The report from HSBC Global Investment Research said industry‑wide EBITDA is expected to grow at a "robust 16 to 21 per cent compound annual growth rate over FY25–FY28," supported by average room rate growth of 5 to 7 per cent a year.

Further, improvements in occupancy levels across key urban and leisure markets, the addition of high-margin managed room inventory, and a healthy contribution from other segments such as meetings, incentives, conferences, and exhibitions will also drive the growth.

Such events, including corporate events and weddings, generate 30 to 45 per cent of sector revenue, the report said.

EBITDA margins for companies covered by the research firm are also likely to expand by about 140 basis points on average over the next three years.

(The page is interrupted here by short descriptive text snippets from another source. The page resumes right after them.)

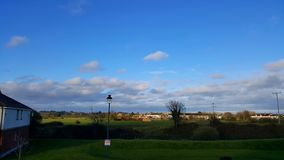 View of an Irish small town with a blue sky and white clouds Royalty Free Stock Photo
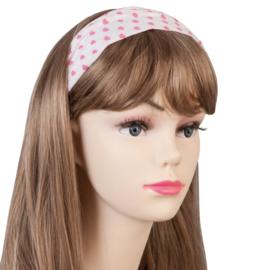 Mooie witte haarband met roze hartjes.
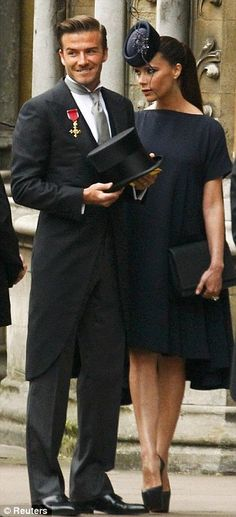 Stylish: Victoria and David Beckham arrive for the Royal Wedding today. Victoria wore a dress of her own design while David looked sharp in a Ralph Lauren suit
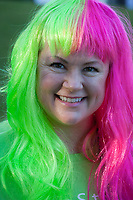 Woman wearing pink and green wig, Seattle Center, WA, USA.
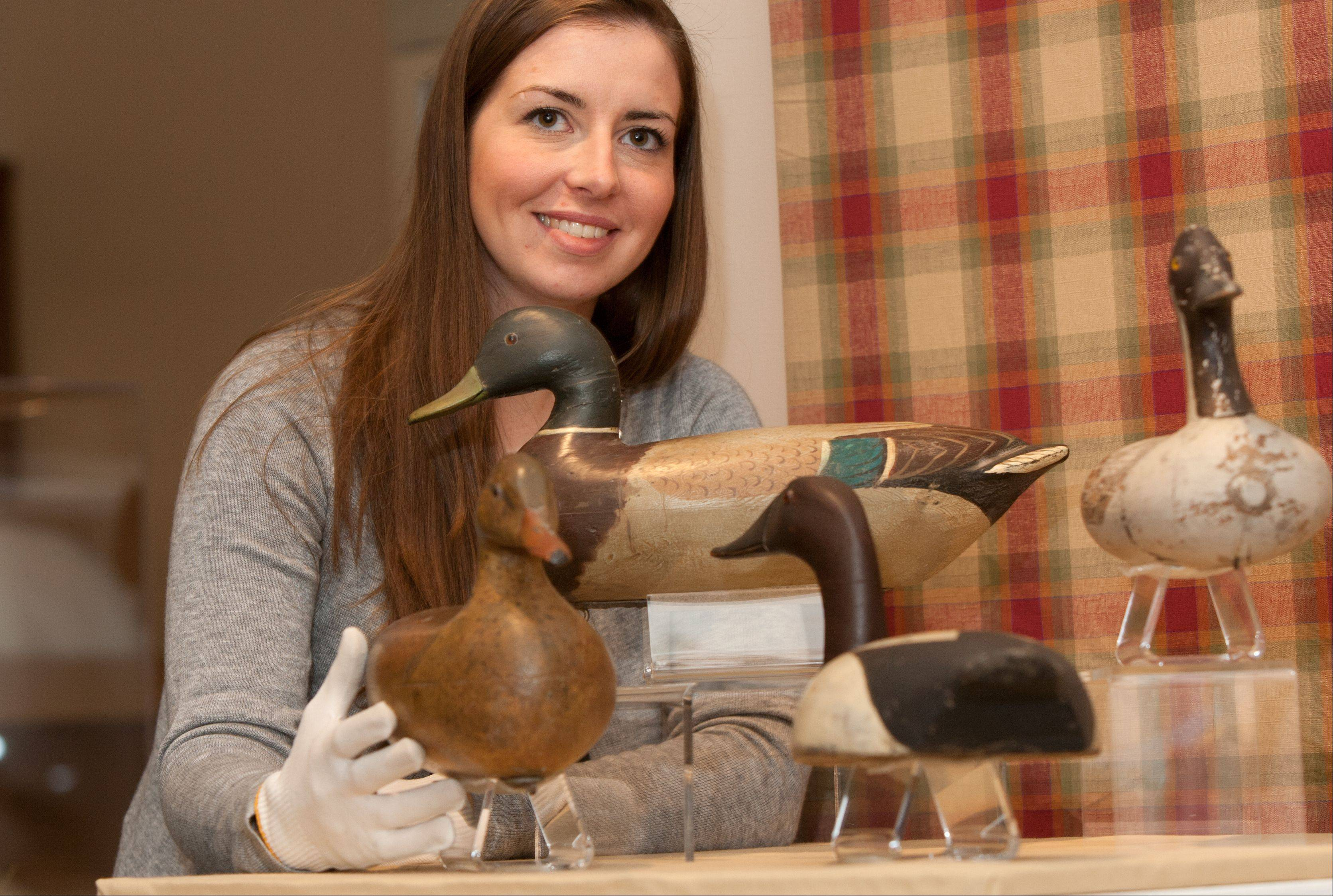 DuPage County Historical Museum Curator Sara Arnas shows hand-painted, hand-carved decoys that are part of the folk art exhibit. The decoys were used in duck hunting.
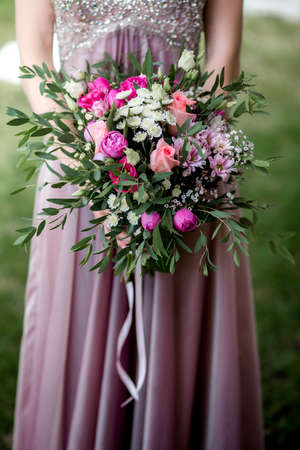 Bride in a dress with a wedding bouquet,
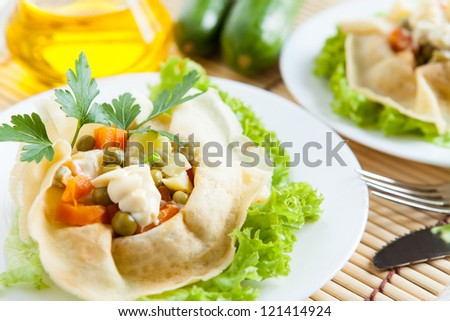 Salad with cooked vegetables, mayo and greens wrapped in a pancakes on a plate. Salad with cooked vegetables, mayo and greens wrapped in a pancake on a plate. Bottle oil and cucumber in the background - stock photo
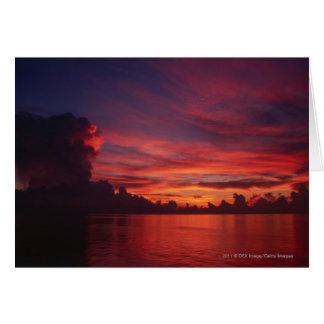 Tarjeta Puesta del sol en el mar con las nubes oscuras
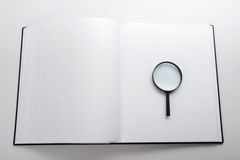 Search with magnifying glass, looking for information in books, blueprints, magazines. Audit inspection. Copy space text Royalty Free Stock Photo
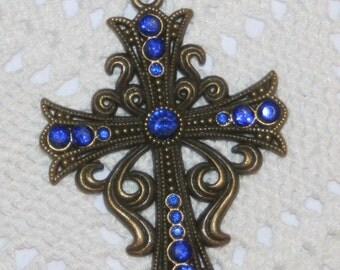 Swirled Curly-Cue Starburst Aura Deep Navy Blue Rhinestones Pectoral Cross Brasstone Pendant Necklace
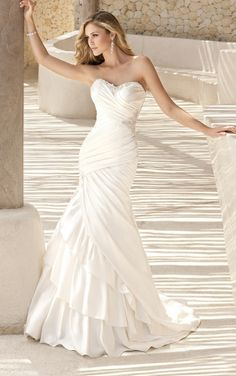 Not sure how I feel about the layers towards the bottom, but love the rest, especially the lace-up bakc.  Stella York - Style 5594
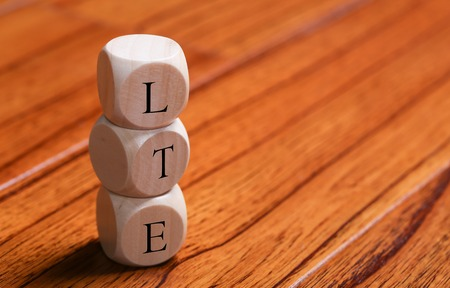 LTE wooden blocks are on the wooden floor background. Stock Photo
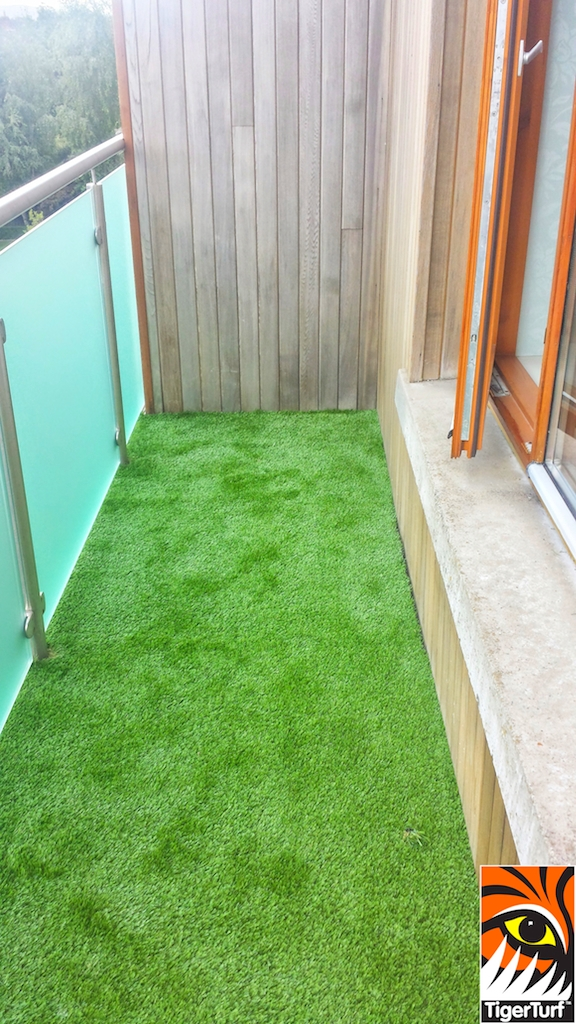 narrow balcony with synthetic grass
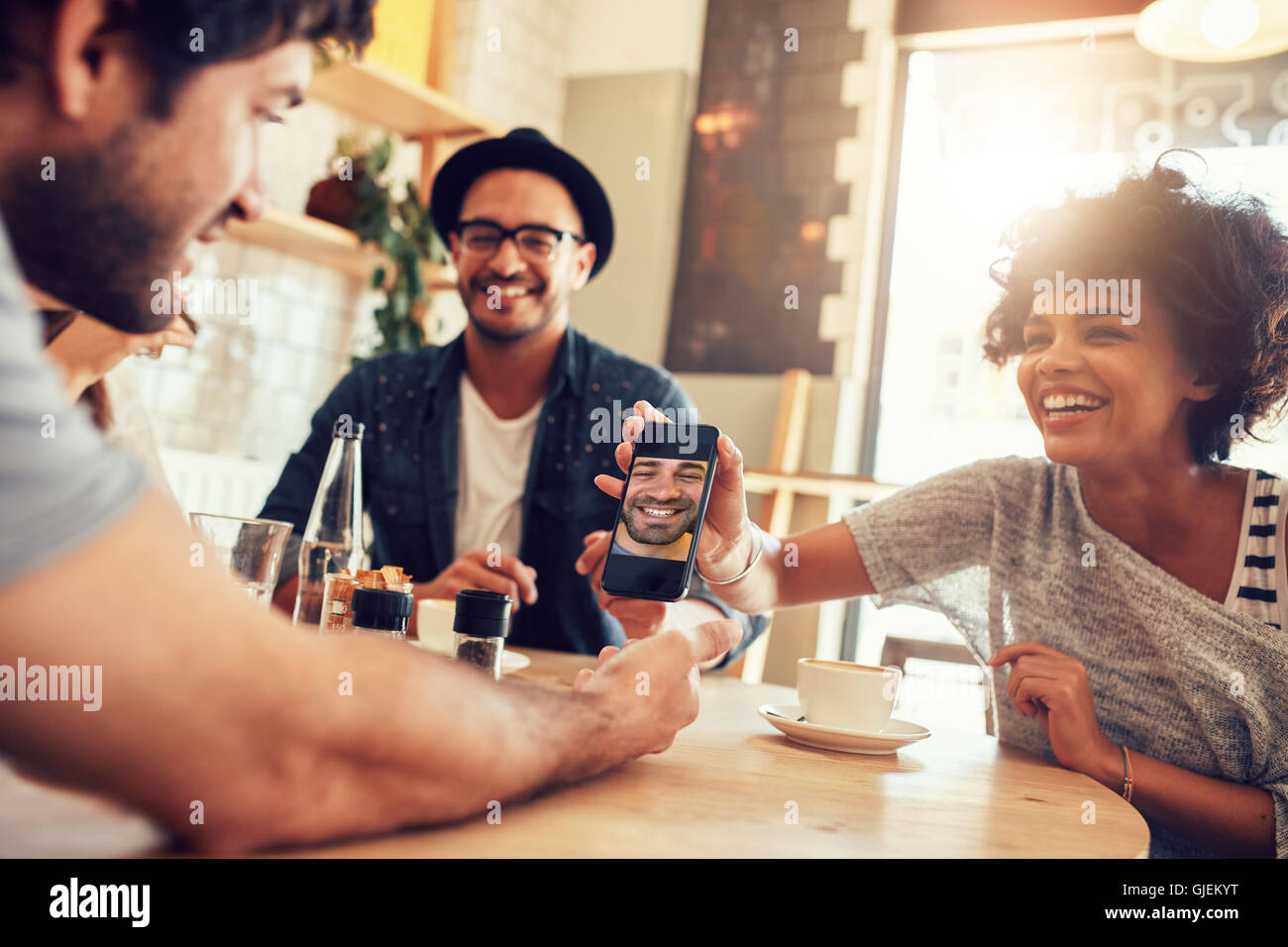 Portrait of happy young friends in cafe and looking at the photos on smart phone. Group of mixed race people sitting Stock Photo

The EBITDA margin growth is supported by "traffic mix improvement, operational efficiencies, and a shift towards managed room inventory, which is usually a high-margin business," the report noted.

"The industry is in a sweet spot. Demand is strong, broad-based, and sustainable, while capacity is struggling to keep up, with room rates having risen for four years and occupancy at an all-time high," it said.

Valuations remain undemanding despite intact fundamentals, strong balance sheets, and healthy margins, even as foreign tourist numbers are growing, and domestic travel has never been better.

The supply of rooms is struggling to catch up with demand, even as more capacity is added. According to the CEO of Hilton Hotels, India is the biggest opportunity in the global hospitality industry for the next 10 to 30 years, the report cited.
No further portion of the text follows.